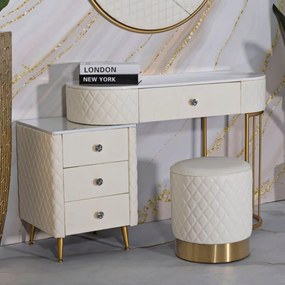 TOUCADOR SHARON COM BANCO 120X40X75 CM (TAMANHO DO BANCO Ø36X39) BRANCA E DOURADA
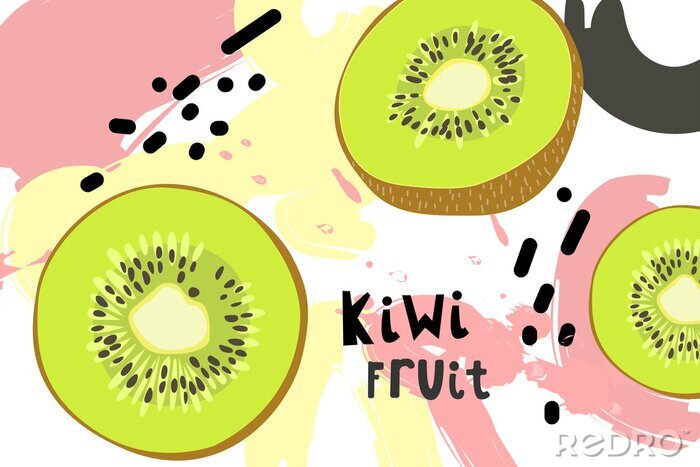 Sticker Hand drawn with print kiwi fruit
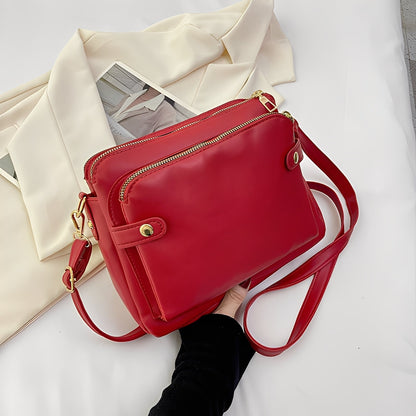 Michaela - Κλασική Δερμάτινη Τσάντα Ώμου για Γυναίκες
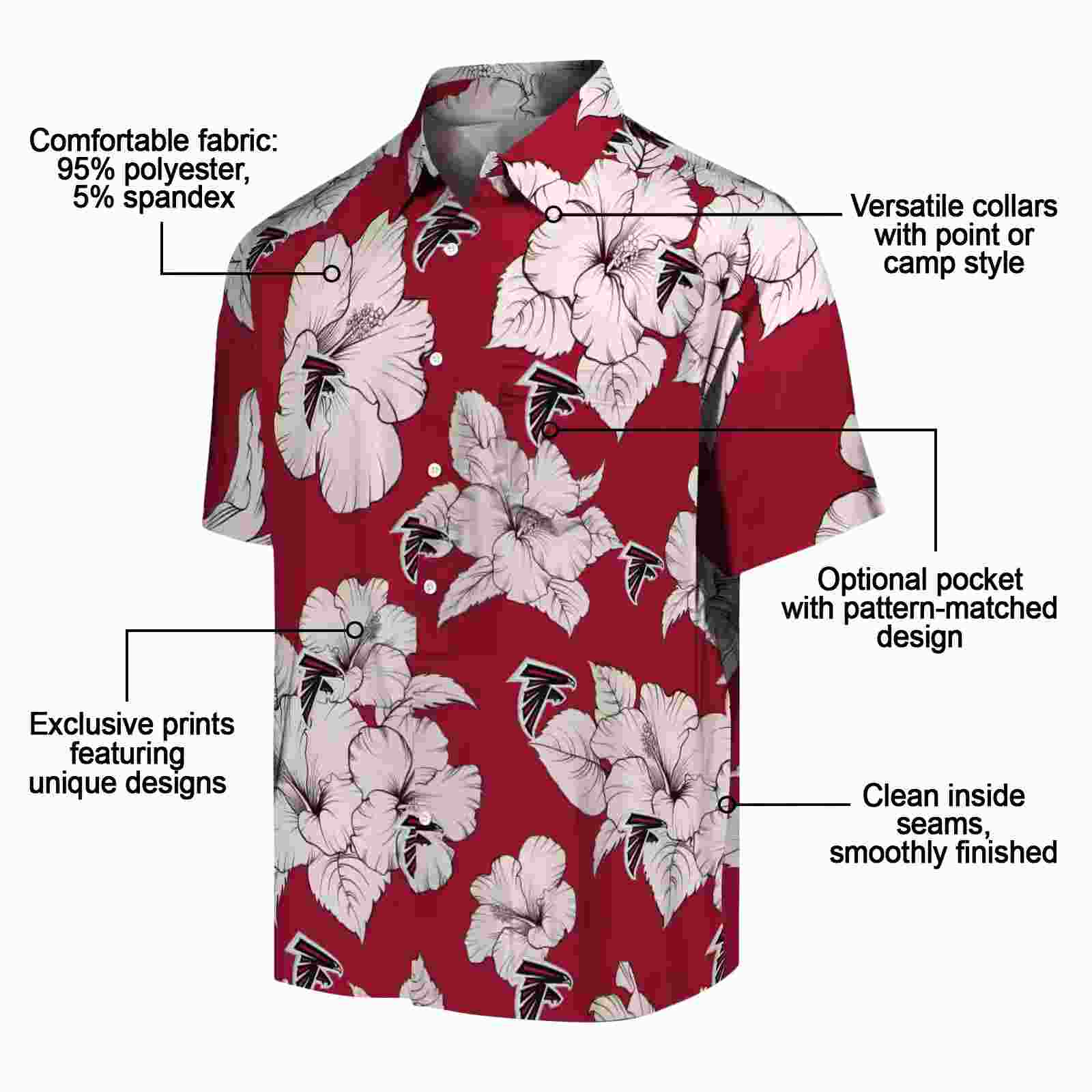 atlanta falcons hibiscus blooms red white hawaiian shirt new arrival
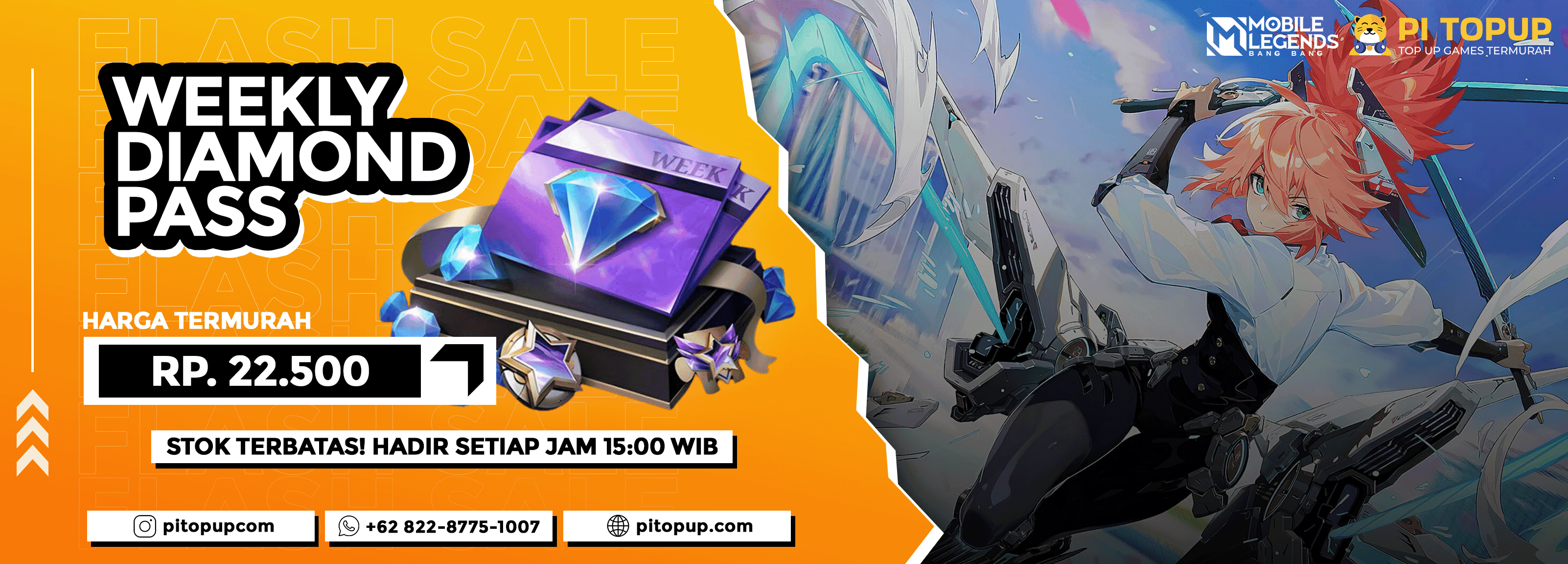 Weekly Diamond Pass cuma 22.5K!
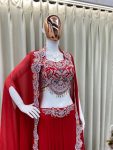 FANCY GEORGETTE EMBROIDERY SEQUENCE DIAMOND WORK BLOUSE SKIRT WITH KOTI PARTY WEAR WHOLESALE PRICE ETHNIC GARMENT (5)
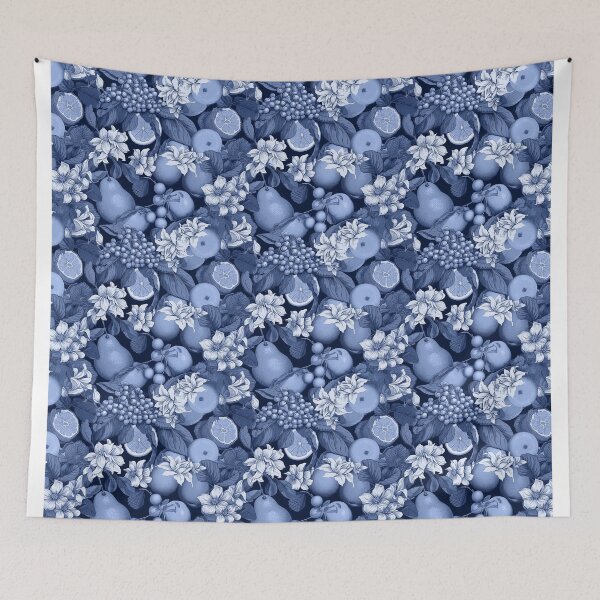 Item preview,  Fruit salad blue designed and sold by Alessandro Remo Mazzoni Remotextiles.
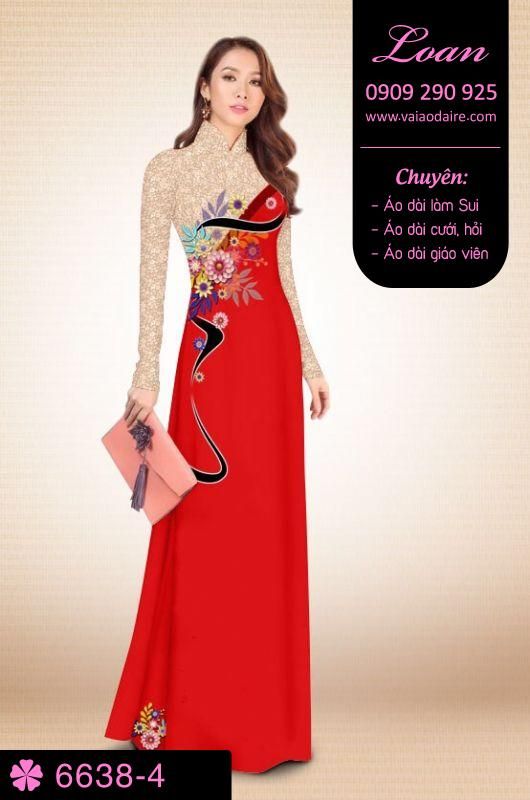 Vải áo dài hoa 3D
§
● **WRITTEN TASK**: Copy the captions from the entries above word for word, leaving the pictures out of your answer.

● **TASK RESPONSE**:
 TOUCADOR SHARON COM BANCO 120X40X75 CM (TAMANHO DO BANCO Ø36X39) BRANCA E DOURADA
 Sticker Hand drawn with print kiwi fruit
 Michaela - Κλασική Δερμάτινη Τσάντα Ώμου για Γυναίκες
 atlanta falcons hibiscus blooms red white hawaiian shirt new arrival
 Weekly Diamond Pass cuma 22.5K!
 FANCY GEORGETTE EMBROIDERY SEQUENCE DIAMOND WORK BLOUSE SKIRT WITH KOTI PARTY WEAR WHOLESALE PRICE ETHNIC GARMENT (5)
 Item preview,  Fruit salad blue designed and sold by Alessandro Remo Mazzoni Remotextiles.
 Vải áo dài hoa 3D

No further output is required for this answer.